Here are the basic expression factory functions modulo fix.

expression const_ (double f) { return _const{f}; }
expression observation (std::string const& tag) { _obs m; m.tag = tag; return m; }

Here then is fix.

expression fix (std::string const& d, expression const& x);

namespace detail {

  struct fix_visitor :
    boost::static_visitor<expression> {
    std::string d;
    fix_visitor (std::string const& d) : d(d)
    {}
    expression operator ()(_const const& x) const
    { return x; }
    expression operator ()(_obs const& x) const
    {  _fix res;
     res.d = d; res.f = x; return res; }
    expression operator ()(_neg const& x) const
    { return x; }
    expression operator ()(_fix const& x) const
    { return x; }
    expression operator ()(_add const& x) const
    { _add res; res.lhs = fix (d, x.lhs);
      res.rhs = fix (d, x.rhs); return res; }
    expression operator ()(_sub const& x) const
    { _sub res; res.lhs = fix (d, x.lhs);
       res.rhs = fix (d, x.rhs); return res; }
    expression operator ()(_mul const& x) const
    { _mul res; res.lhs = fix (d, x.lhs);
      res.rhs = fix (d, x.rhs); return res; }
    expression operator ()(_div const& x) const
    { _div res; res.lhs = fix (d, x.lhs);
      res.rhs = fix (d, x.rhs); return res; }
    expression operator ()(_max const& x) const
    { _max res; res.lhs = fix (d, x.lhs);
      res.rhs = fix (d, x.rhs); return res; }
    expression operator ()(_min const& x) const
    { _min res; res.lhs = fix (d, x.lhs);
      res.rhs = fix (d, x.rhs); return res; }
  };

}//namespace detail

expression fix (std::string const& d, expression const& x) {
  return boost::apply_visitor (detail::fix_visitor (d), x);
}
You see what's going on there right? In order to fix an expression you have to recurse down into the expression replacing unfixed observations with fix expressions.

Ok, let's give it a go!

int main () {

  expression rate = observation ("heart rate");
  expression scale =  const_ (100);
  expression score = scale * fix ("t + 5", 
      min (const_ (0.2), max (rate / fix ("t", rate) - const_ (1.0), const_ (0.0))))
  ;

  std::cout << score << std::endl;

  return 0;
}
That program produces the output
100 * min (0.2, max(fix(t + 5, observation("heart rate")) / fix(t, observation("heart rate")) - 1, 0.0))
(note that the fixing to $t + 5$ has moved into the interior of the original expression as we'd hope).

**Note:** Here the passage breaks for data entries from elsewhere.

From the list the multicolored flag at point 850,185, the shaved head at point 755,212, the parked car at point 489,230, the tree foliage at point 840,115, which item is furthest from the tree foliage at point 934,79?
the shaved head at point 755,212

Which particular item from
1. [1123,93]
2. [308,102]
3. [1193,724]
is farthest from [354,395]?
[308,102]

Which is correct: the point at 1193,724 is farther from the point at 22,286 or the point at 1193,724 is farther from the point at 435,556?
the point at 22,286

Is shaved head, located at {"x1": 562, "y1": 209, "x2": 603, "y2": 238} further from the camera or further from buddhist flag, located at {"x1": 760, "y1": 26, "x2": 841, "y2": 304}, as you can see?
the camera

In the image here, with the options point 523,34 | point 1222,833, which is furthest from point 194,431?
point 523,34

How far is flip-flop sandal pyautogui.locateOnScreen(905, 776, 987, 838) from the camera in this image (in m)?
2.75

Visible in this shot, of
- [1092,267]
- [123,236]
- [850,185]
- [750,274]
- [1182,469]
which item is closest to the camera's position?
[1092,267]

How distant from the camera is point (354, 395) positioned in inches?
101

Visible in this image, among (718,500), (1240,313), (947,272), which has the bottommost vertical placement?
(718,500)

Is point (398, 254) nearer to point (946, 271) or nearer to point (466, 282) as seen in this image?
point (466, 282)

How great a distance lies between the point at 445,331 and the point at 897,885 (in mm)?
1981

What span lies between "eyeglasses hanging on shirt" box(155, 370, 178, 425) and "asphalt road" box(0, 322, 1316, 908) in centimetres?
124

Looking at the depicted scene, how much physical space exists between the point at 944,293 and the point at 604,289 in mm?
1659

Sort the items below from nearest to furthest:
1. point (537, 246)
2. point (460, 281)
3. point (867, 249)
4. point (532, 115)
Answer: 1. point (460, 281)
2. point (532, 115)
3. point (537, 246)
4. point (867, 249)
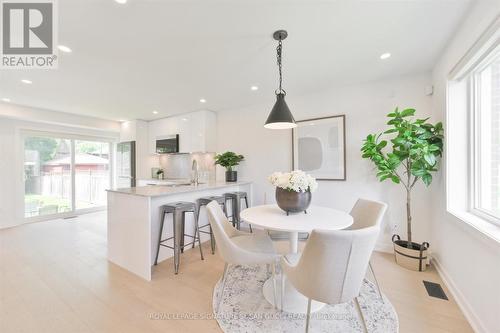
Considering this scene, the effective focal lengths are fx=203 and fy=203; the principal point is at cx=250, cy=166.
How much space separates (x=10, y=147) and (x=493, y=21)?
7.16 m

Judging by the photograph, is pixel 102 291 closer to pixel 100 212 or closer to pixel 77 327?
pixel 77 327

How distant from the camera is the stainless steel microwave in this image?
195 inches

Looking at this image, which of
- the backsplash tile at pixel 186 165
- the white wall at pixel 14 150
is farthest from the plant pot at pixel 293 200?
the white wall at pixel 14 150

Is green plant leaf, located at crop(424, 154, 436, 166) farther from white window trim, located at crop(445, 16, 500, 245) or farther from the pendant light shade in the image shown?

So that's it - a basic expression algebra with placeholders. What's missing at this point is a function to simplify an expression in the context of a set of fixings. If we assume fixings are described as tuples of (1) the observation tag, (2) the time-stamp and (3) the observed value, the signature for that function might read something like,

expression simplify (
   std::vector<std::tuple<std::string, std::string, double>> const& fixings
  , expression const& xpr);
I'll leave the implementation of this as an exercise for the reader.